# [Provided data]

= = =

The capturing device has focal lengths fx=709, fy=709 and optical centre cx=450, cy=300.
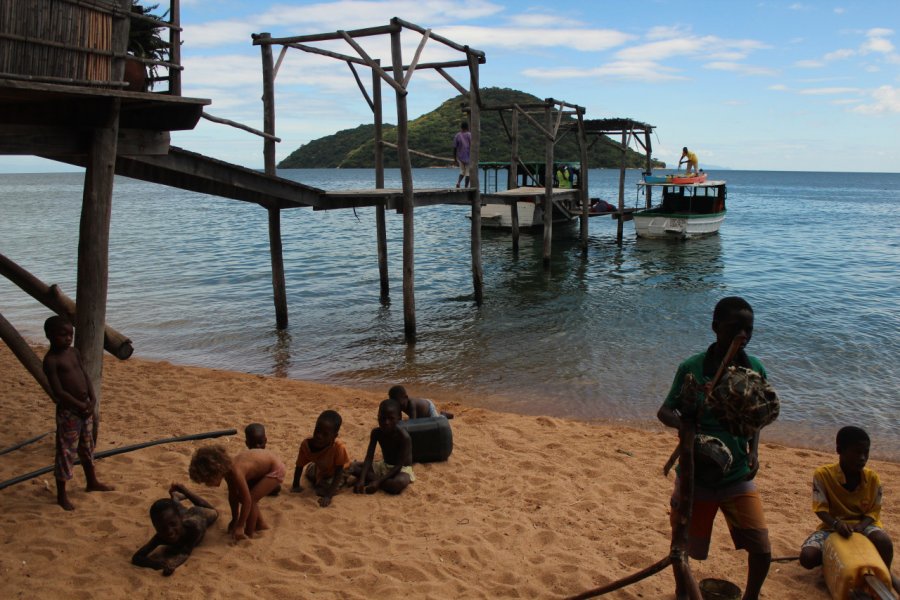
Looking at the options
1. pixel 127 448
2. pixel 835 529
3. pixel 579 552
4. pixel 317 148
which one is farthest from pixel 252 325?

= = =

# [Goal]
Copy out the data above line for line, changing nothing, but leave out the picture.

# [Answer below]
The capturing device has focal lengths fx=709, fy=709 and optical centre cx=450, cy=300.
Looking at the options
1. pixel 127 448
2. pixel 835 529
3. pixel 579 552
4. pixel 317 148
which one is farthest from pixel 252 325?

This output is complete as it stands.